Mosaïque de la Transfiguration restaurée
Parallèlement à la réouverture de la bibliothèque, le ministère a annoncé la fin des travaux de restauration de la mosaïque de la Transfiguration. Il s’agit d’une mosaïque placée au-dessus du choeur de l’église du même nom, qui a été restaurée par une équipe égypto-italienne dirigée par l’expert italien Nardi Guviani. « C’est l’une des mosaïques byzantines les plus anciennes, les plus belles et les plus grandes des églises d’Orient », affirme Al-Nimr. D’une surface de 46 m2, datant du VIe siècle, elle avait été réalisée à la demande de l’empereur Justinien. Elle est composée de plus de 500 000 fragments de pierre et de marbre, dont la dimension latérale moyenne est de 5 à 7 mm de pierres semi-précieuses et de pièces en verre.

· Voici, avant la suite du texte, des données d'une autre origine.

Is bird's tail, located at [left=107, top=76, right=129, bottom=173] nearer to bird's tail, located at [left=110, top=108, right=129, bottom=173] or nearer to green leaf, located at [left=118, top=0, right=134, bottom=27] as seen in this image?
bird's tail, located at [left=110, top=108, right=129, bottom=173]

Certaines pièces sont incrustées d’or et d’argent. La mosaïque représente le Christ, debout, avec les apôtres Pierre, Jacques et Jean. Cette scène centrale est entourée d’une bande de 31 médaillons contenant les bustes des prophètes, des évangélistes et des apôtres et d’un disque représentant une croix. Sur l’arc triomphal sont représentés deux anges en vol, ainsi que des scènes montrant Moïse. Plus bas, deux autres médaillons représentent Jean-Baptiste et la Vierge Marie. La mosaïque s’était détériorée, principalement sous l’effet de l’infiltration de l’eau et de séismes.
Avec la réouverture de la bibliothèque et la fin des travaux de restauration de la mosaïque, le monastère de Sainte-Catherine retrouve toute sa splendeur. Ce qui fait dire à Khaled Al-Anani, ministre des Antiquités égyptiennes : « Le monastère est une source d’inspiration qui rayonne à travers la civilisation, à la fois régionale et globale ». Et d’ajouter : « Sainte- Catherine constitue un lieu de rencontre entre les trois religions monothéistes. Cette réouverture constitue un message de sécurité et de paix pour le monde entier ».
Sainte-Catherine, perle du Sinaï
Le monastère de Sainte-Catherine du Sinaï, appelé aussi le monastère de la Transfiguration, est un monastère orthodoxe situé sur les pentes du mont Sainte-Catherine, dans le Sud de la péninsule du Sinaï. Il se situe à 1 570 m d’altitude et est l’un des plus anciens monastères au monde encore en activité. Abritant une précieuse collection d’icônes et une bibliothèque riche en manuscrits, le monastère a été inscrit au Patrimoine mondial de l’Unesco en 2002. L’enceinte contient 24 chapelles, notamment l’église de la Transfiguration, ainsi que le « puits de Moïse ».